Emily solo tuvo tiempo para hablar un momento con Rose Serracold, fácilmente reconocible con su cabeza rubia ceniza y su perfil recto y de facciones marcadas, antes de volver sus ojos color aguamarina hacia los últimos invitados en llegar. A Rose se le iluminó la cara de placer y se acercó apresuradamente a ella, haciendo girar su tafetán rosa. El vestido le caía por delante hasta la cintura sobre un brocado bordado color burdeos, que aparecía reproducido en las piezas de la mitad de la cadera y las enaguas. Hacía que sus esbeltas caderas parecieran muy curvadas y su cintura muy estrecha. Solo a una mujer extraordinariamente segura de sí misma se le habría visto tan deslumbrante con semejante vestido.

– ¡Emily, cuánto me alegro de verte! -exclamó con deleite. Miró de arriba abajo el conjunto de Emily con aprobación, pero se abstuvo de comentar nada, secretamente divertida-. ¡Qué bien que hayas podido venir!

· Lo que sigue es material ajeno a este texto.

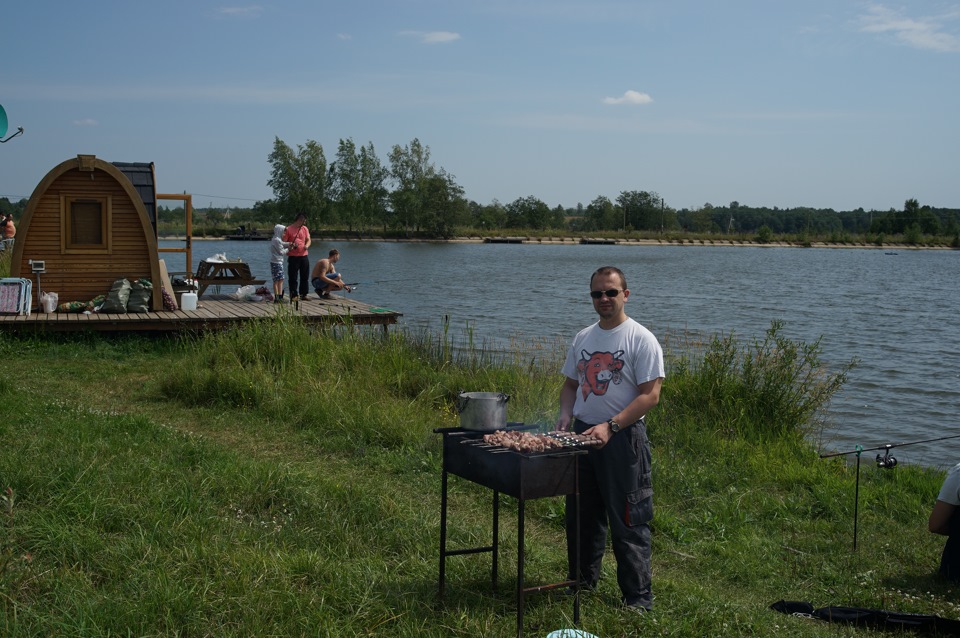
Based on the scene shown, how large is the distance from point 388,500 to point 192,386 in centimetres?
451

Emily le devolvió la sonrisa.

– ¡Como si no lo supieras ya! -Arqueó las cejas. Las dos sabían que Rose había sido informada de la lista de invitados; en caso contrario, no habría aceptado la invitación.

– Bueno, solo tenía una vaga idea -admitió Rose. Se inclinó más hacia ella-. Se parece un poco al baile de la víspera de Waterloo, ¿verdad?

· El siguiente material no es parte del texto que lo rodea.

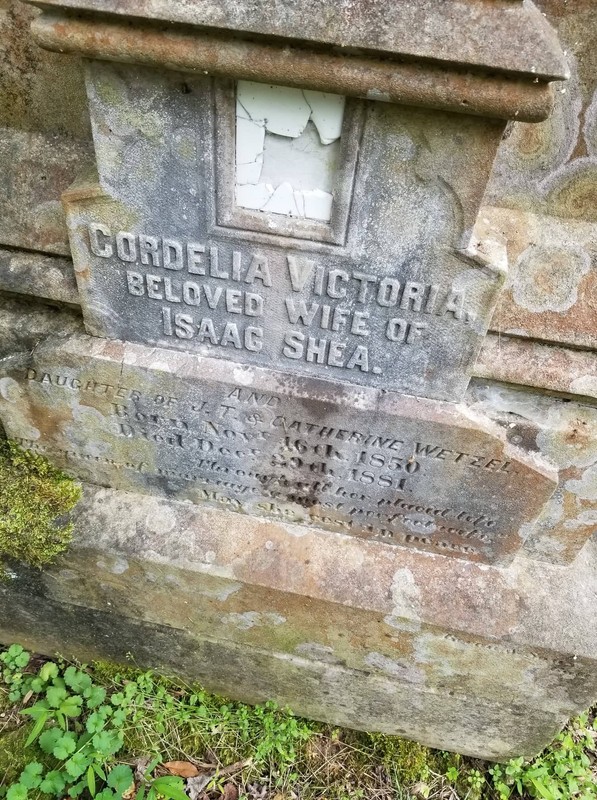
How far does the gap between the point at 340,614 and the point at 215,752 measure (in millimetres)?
796

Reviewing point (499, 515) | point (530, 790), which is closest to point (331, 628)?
point (499, 515)

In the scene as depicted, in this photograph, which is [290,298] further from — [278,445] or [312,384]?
[278,445]

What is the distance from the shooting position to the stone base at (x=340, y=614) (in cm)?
178

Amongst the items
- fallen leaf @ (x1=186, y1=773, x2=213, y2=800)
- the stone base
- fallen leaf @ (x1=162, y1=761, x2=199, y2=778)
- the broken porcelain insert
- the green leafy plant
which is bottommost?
fallen leaf @ (x1=186, y1=773, x2=213, y2=800)

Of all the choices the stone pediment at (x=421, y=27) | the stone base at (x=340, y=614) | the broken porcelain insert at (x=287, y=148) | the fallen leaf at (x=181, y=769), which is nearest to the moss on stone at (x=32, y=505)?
the stone base at (x=340, y=614)

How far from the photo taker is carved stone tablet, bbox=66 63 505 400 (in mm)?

– No es una ocasión que yo recuerde -murmuró Emily con fingida malicia.

Rose torció ligeramente el gesto.

– ¡Mañana entramos en batalla! -respondió con exagerada paciencia.

– Querida, llevamos meses en guerra -replicó Emily mientras Jack era atraído hacia un grupo de hombres cercano-. ¡Si no años!

– No dispares hasta que les veas el blanco de los ojos -advirtió Rose-. O, en el caso de lady Garson, el amarillo. Esa mujer bebe lo suficiente para ahogar a un caballo.

– ¡Tendrías que haber visto a su madre! -Emily se encogió de hombros con delicadeza-. Habría ahogado a una jirafa.

Rose echó la cabeza hacia atrás y soltó una carcajada tan fuerte y contagiosa que hizo que una media docena de hombres la miraran con placer, mientras sus esposas lo hacían con desaprobación antes de darle deliberadamente la espalda.

El comedor resplandecía con la luz de las arañas, que se reflejaba en las mil facetas del cristal sobre la mesa, y con el plateado brillo sobre el lino blanco como la nieve. Había boles de plata rebosantes de rosas y largas ramas de madreselva esparcidas por el centro de la tela que desprendían una intensa fragancia.